Mow higher (1-2 inches), mow regularly, and leave the clippings.
“Grasscycling” or leaving the clippings on the lawn doesn’t cause thatch build up. It makes lawns healthier. Soil organisms recycle the clippings into free fertilizer, and you save the work of bagging. Modern mulching lawn mowers make grasscycling even easier.
Use natural organic or slow release fertilizers.
Don’t try for a deep blue-green color – healthy lawns in our region are a lighter meadow green.
The best time to fertilize is September, when grass plants are building root reserves for the next year.
If you want to fertilize in spring, wait until May, when grass growth slows.
Water deeply, less frequently, and when less evaporation occurs
Let the soil dry between waterings to prevent lawn disease and save water. Lawns only need about one inch of water a week in summer, including rain, to stay green. Water in the evening or early morning when less evaporation occurs.

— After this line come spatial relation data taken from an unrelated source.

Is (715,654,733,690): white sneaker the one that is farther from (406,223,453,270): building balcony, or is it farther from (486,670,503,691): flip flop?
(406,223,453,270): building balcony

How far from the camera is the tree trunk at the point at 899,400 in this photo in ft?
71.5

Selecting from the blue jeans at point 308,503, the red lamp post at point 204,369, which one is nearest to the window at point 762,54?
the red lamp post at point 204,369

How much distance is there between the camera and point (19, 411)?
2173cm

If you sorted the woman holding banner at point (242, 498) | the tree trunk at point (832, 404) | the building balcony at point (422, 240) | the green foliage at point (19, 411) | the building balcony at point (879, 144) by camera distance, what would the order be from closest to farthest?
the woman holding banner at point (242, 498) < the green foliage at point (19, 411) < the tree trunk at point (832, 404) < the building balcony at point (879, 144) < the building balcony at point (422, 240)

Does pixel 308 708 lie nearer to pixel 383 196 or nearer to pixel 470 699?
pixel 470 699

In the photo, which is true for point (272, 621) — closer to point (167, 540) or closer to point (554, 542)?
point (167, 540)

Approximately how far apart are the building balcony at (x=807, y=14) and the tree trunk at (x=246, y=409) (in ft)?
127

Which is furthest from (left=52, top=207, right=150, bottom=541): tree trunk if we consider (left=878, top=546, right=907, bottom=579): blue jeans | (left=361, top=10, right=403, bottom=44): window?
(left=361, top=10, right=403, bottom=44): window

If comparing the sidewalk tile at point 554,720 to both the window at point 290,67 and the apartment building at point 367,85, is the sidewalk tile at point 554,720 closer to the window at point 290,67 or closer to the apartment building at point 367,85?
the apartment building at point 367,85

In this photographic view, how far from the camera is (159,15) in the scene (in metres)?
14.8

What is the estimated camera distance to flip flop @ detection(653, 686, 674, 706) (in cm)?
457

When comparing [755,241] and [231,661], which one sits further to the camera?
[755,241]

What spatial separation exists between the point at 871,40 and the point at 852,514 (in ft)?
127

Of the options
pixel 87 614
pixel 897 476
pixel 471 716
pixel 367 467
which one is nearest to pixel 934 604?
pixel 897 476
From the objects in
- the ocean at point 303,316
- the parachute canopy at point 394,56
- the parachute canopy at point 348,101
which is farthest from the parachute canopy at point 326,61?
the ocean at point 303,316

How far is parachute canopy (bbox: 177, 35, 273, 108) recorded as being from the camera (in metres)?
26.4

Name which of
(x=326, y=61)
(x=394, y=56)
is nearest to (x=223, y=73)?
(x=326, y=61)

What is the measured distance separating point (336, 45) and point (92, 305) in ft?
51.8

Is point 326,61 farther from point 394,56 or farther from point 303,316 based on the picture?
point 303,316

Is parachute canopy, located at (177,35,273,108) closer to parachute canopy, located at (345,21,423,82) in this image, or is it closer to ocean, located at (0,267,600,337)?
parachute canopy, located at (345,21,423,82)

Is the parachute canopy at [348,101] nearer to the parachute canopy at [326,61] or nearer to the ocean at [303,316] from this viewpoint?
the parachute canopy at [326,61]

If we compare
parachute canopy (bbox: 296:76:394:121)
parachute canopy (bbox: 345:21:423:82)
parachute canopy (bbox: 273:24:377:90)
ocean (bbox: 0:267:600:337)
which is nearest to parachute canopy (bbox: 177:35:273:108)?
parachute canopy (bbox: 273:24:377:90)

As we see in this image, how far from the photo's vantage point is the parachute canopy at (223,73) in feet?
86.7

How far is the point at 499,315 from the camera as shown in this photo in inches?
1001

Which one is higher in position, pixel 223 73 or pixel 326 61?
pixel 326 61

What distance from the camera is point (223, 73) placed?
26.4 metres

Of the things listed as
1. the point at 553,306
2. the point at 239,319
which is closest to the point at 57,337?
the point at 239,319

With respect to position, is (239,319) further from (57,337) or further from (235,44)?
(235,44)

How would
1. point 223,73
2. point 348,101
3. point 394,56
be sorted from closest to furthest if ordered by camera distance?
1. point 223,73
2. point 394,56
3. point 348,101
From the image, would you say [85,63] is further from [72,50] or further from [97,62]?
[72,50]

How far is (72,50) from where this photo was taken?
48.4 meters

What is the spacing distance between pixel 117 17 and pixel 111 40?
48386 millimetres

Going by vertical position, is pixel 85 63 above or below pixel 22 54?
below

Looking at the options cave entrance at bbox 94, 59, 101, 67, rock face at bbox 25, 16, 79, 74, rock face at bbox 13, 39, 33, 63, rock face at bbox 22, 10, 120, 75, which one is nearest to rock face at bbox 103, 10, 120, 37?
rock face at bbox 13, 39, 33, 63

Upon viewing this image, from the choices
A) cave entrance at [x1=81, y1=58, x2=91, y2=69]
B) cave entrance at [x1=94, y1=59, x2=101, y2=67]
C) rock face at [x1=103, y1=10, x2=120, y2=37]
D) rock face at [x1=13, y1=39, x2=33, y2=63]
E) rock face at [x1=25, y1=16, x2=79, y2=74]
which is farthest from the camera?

How much is one inch of water a week?
Scatter tuna cans or other straight-sided containers on your lawn, turn on the sprinkler, and check the time. When most cans have 1 inch of water in them, turn off the sprinkler and check how long it ran. Then you know how long to run your sprinkler each week in summer, if you want to keep your lawn green.
Or let lawns go brown and dormant – they’ll bounce back in fall!
You can let lawn areas that don’t get heavy wear go brown and dormant – just water once a month, and they’ll bounce back in the fall. If you end up with thin areas from wear, when it rains in the fall you can rake to expose the soil, then overseed (see below).
Use automatic irrigation systems efficiently
Automatic systems can waste lots of water, or be efficient, depending on how you set and maintain them.
Have a professional test, repair, and adjust your system annually.
Inspect the system while operating once a month – look for leaks or heads that are plugged or misdirected.
Install a rain shutoff device (ask your irrigation expert where to find them).
Adjust the watering schedule at least once a month through the season – plants need a lot less water in May and September than they do in July and August. Or install a WaterSense labeled timer that adjusts your runtimes according to the weather.
Improve poor lawns
Aerate in spring or fall to improve root development and water penetration.
Follow by overseeding thin areas with Northwest-adapted grass seed blends.
Then “top-dress” by raking in 1/4 to 1/2 inch of compost to cover the seed and improve the soil.
Repeat these steps annually as needed to improve poor lawns.
Choose grass species labeled by the Turfgrass Water Conservation Alliance.